День пролетает очень быстро и абсолютно бесполезно, ускользает, как растаявший снег в руках. Хигучи всё время смотрит в пол и вздрагивает от одного упоминания своего имени, порывается взять всю бумажную работу на себя. Она ничего не говорит ни ему, ни за его спиной, и никогда не посмеет, но то, как ещё пуще прежнего старается постоянно держаться рядом, раздражает куда сильнее.
Разве в нём что-то поменялось? Разве что-то должно поменяться?
— Как ты? — Гин ловит его в коридоре. Они встречаются впервые за пару дней, она пропадала на задании с Чёрными ящерицами. Лучше бы и не виделись — получить этот взгляд от неё хуже всего.
Акутагава фыркает и отворачивается, лишь бы не смотреть.
— Что за вопрос? Также, как и всегда. Давно ты вернулась?
— Я слышала про Ацуши, — ещё настойчивее сжимает его локоть.
— И? — холодно. Ему никогда не было так холодно.
— Он ведь твой напарни...
— Мне, что, по нему реквием спеть? — выходит даже слишком резко, он не хотел так с сестрой, но раздражение жжёт его изнутри. Вырвав руку из её хватки, Рюноске удаляется в противоположном направлении.
Он не понимает, почему что-то должно изменится, почему все носятся с ним, как с хрустальным. Тигр идиот, причём, как оказалось, неисправимый. И не умеет держать обещания.
У Тигра в последнюю их вынужденную встречу было странно приподнятое настроение, не сошедшее с него даже после четырёх комментариев Акутагавы по этому поводу.
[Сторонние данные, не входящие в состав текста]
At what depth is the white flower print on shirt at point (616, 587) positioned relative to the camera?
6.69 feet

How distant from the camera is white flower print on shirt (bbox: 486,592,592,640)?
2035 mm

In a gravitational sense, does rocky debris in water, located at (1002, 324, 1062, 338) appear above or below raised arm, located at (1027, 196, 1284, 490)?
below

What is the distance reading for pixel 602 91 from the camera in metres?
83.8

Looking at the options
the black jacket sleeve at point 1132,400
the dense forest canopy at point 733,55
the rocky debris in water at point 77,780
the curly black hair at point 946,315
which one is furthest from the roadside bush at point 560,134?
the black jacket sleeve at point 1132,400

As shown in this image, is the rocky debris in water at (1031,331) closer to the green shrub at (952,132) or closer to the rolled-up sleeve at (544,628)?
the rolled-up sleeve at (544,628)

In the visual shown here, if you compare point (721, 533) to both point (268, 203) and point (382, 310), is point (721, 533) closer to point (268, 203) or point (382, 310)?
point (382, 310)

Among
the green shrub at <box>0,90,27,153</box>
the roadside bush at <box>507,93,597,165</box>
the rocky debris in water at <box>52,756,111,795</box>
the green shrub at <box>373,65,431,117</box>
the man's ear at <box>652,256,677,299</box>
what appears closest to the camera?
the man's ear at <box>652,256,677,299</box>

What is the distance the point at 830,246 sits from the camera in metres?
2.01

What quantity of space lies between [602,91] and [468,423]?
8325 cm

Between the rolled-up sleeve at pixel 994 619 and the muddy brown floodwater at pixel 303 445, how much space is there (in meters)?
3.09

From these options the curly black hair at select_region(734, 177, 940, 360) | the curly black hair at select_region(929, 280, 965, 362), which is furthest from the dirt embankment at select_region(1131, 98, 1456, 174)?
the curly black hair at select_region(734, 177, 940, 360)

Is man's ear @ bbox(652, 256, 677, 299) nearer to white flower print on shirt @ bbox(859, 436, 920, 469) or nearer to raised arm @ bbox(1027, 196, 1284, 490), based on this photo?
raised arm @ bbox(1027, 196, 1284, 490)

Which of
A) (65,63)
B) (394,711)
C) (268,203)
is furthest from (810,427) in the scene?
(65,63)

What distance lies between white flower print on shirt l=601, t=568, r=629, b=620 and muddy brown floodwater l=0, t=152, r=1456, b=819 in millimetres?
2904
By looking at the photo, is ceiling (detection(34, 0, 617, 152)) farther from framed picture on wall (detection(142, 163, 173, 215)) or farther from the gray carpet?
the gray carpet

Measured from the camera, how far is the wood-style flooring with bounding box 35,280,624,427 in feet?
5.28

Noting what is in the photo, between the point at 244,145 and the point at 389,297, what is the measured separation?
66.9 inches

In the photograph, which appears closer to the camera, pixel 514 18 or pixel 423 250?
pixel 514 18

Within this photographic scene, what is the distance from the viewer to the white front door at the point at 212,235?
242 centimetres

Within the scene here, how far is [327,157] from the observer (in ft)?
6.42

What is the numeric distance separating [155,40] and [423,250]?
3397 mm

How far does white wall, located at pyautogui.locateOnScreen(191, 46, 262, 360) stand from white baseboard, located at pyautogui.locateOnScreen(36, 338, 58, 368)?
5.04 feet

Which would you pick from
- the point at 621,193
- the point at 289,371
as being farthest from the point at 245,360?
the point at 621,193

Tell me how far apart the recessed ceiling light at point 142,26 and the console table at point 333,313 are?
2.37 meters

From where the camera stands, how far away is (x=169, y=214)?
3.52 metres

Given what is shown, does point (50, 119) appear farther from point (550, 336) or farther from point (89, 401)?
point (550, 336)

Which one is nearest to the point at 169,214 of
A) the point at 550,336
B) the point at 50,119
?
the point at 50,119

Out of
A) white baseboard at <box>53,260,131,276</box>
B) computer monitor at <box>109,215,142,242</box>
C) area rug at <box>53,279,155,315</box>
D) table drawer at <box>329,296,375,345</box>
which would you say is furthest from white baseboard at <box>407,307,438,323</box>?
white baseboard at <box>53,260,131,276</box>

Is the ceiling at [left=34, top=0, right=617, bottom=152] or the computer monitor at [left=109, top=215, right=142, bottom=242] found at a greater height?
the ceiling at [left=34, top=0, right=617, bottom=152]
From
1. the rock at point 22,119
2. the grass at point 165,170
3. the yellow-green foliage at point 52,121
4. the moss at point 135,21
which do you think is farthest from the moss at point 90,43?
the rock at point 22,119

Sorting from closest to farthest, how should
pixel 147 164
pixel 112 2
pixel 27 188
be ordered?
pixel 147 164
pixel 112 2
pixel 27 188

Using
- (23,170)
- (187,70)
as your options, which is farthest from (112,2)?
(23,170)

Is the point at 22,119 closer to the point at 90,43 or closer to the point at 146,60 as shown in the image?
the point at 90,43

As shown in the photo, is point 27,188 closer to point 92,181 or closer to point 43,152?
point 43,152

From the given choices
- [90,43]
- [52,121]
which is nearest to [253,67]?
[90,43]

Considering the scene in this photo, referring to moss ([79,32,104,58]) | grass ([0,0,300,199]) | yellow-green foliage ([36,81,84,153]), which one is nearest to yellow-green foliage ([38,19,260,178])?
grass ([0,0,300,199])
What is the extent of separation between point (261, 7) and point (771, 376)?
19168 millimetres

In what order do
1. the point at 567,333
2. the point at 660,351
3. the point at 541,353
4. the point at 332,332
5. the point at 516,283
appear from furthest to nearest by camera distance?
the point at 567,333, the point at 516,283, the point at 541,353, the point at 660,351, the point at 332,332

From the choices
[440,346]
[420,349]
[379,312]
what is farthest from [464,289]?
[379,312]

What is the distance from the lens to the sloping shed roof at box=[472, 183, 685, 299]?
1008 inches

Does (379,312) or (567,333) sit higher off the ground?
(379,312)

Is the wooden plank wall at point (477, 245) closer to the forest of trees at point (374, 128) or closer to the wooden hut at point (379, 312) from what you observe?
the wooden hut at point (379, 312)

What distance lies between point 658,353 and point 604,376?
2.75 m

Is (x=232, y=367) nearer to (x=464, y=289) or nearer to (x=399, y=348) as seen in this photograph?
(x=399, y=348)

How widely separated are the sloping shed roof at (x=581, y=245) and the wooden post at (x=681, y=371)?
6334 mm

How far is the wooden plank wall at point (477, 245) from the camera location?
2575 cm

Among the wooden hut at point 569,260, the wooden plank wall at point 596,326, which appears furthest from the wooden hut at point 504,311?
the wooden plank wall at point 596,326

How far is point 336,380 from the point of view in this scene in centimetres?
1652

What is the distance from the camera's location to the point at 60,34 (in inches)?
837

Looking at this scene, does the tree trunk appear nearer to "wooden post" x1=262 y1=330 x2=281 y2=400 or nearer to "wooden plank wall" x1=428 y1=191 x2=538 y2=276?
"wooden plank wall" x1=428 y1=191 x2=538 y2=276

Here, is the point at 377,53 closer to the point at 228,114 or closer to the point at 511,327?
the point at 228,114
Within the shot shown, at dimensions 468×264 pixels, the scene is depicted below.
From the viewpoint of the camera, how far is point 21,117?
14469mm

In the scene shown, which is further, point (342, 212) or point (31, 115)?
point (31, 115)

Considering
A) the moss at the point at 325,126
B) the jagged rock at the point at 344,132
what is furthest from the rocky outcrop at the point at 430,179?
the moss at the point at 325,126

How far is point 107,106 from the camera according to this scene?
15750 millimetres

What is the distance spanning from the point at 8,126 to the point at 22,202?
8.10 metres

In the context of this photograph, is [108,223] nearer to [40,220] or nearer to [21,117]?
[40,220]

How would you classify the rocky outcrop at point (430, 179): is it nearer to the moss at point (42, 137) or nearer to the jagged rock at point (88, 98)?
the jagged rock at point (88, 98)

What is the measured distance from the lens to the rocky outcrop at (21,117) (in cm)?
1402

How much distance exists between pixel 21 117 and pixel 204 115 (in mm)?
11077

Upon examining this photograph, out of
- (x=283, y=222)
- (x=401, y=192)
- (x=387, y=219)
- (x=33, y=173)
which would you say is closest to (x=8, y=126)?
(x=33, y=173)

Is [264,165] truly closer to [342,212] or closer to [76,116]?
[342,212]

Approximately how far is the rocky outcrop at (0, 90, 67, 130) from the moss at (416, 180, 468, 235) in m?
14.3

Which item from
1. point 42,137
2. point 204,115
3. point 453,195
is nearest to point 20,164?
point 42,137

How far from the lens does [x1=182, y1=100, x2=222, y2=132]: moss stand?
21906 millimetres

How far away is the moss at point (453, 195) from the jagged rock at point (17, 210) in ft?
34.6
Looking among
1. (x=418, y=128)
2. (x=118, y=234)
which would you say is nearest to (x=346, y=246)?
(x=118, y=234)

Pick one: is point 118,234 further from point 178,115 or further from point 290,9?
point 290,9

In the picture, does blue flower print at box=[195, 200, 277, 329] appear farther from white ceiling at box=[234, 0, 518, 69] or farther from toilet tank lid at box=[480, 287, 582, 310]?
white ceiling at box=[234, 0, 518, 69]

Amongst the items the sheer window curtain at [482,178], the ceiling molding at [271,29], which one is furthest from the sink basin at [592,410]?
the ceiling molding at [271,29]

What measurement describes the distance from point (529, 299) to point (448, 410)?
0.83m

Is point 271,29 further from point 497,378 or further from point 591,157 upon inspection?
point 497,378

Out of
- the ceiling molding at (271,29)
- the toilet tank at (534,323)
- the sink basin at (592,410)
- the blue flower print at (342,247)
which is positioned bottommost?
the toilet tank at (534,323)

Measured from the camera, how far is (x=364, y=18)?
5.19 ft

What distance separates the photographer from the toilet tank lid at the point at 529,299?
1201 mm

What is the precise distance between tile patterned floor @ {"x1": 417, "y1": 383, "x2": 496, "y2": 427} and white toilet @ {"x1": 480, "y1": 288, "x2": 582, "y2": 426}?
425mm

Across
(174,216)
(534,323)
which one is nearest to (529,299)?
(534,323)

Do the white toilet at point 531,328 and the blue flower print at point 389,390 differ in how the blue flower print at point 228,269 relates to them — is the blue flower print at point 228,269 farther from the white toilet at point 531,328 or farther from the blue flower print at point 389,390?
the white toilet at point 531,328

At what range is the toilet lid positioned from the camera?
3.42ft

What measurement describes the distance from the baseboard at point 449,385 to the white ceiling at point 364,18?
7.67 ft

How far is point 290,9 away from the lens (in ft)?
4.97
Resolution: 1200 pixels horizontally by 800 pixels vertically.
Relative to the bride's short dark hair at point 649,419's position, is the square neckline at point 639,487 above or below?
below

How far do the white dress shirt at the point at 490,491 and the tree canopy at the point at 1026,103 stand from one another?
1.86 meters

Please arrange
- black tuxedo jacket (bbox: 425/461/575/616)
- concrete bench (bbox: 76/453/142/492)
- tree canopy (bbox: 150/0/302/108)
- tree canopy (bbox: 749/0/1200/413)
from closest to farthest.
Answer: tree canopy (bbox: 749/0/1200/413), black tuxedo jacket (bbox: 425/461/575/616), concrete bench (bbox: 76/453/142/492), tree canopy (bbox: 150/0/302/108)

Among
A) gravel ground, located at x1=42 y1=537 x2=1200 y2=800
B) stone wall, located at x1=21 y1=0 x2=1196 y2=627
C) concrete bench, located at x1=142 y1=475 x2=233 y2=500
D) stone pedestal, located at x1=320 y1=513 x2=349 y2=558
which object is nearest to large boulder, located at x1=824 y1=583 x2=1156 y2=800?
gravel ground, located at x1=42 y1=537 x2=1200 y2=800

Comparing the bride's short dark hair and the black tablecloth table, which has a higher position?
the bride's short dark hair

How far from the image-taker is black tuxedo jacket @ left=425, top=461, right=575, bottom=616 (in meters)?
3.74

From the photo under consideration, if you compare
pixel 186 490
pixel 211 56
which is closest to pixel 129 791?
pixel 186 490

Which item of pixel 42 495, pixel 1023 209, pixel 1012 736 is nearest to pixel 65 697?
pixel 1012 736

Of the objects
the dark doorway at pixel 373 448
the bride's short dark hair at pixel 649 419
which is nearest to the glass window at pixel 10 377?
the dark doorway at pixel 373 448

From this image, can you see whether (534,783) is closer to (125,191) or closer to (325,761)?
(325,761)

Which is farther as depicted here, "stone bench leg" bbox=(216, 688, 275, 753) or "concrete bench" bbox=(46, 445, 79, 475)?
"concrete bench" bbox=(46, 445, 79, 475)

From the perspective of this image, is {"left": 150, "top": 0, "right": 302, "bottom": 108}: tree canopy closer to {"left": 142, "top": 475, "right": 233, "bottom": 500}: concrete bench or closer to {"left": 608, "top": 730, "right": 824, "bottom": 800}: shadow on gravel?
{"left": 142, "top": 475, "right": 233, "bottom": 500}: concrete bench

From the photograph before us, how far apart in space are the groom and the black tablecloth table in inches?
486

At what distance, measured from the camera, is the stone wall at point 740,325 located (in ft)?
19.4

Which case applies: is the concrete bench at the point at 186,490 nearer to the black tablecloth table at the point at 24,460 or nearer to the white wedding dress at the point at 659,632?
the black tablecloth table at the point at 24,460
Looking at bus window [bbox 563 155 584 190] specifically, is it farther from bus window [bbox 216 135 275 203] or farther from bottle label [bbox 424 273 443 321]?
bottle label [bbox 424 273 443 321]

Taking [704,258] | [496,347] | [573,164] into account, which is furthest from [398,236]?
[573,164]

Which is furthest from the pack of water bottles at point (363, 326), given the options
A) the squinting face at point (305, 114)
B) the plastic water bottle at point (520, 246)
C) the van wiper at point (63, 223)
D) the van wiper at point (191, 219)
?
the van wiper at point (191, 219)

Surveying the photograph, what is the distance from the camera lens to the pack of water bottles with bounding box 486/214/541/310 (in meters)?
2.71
Он улыбался и щурил свои большие наивные глаза от осеннего солнца, раскинувшись на песке. Акутагава стоял рядом, выжимал свою одежду от воды и едва удерживался от желания пронзить его тело Расёмоном.
— Я просто рад, что всё хорошо, — ответил он тогда. На влажные волосы налип песок, то же самое случилось и с одеждой, мокро льнущей к худощавому телу. Смотреть на него было невыносимо по многим причинам. — Кёку зачислили в школу, Агентство и мафия сотрудничают, никакой локальной угрозы не предвидится.
— Ничего не хорошо, Тигр. Как только весь этот фарс закончится, я тебя прикончу.
— Ага.
Тогда Акутагава подумал, что Накаджима невыносимый идиот. Кто ещё станет беспричинно улыбаться в тускнеющее небо после битвы и вынужденного купания в заливе?
Сейчас он думает, что Ацуши, наверняка, было чертовски холодно в своей бесполезной рубашке и укороченных брюках. В его обуви хлюпала вода, а когда он снял ботинки и поплёлся по пляжу босиком, то худые щиколотки и ступни выглядели чертовски бледными. По-хорошему, наверное, стоило позволить ему сесть вслед за собой в подъехавшую машину и попросить водителя подвезти его. А не оставлять добираться собственным ходом.
Каким-то образом до него доходит информация, что похороны пройдут в пятницу. Мори вызывает его к себе и под постоянные комментарии Элис о новом платье сообщает, что официально даёт ему разрешение посетить их. В паре с сестрой, если захочет.
Акутагава не хочет в любом случае. Что ему там, собственно, делать? Стоять мрачной тенью между ревущей Кёкой и наивными дурачками из Агентства, и ковырять носом ботинка промёрзшую землю? Наблюдать за потускневшим лицом Дазай-сана?
Тигр не умеет держать обещания. В то время, как Акутагава правда не забрал ни одной жизни с момента их договора.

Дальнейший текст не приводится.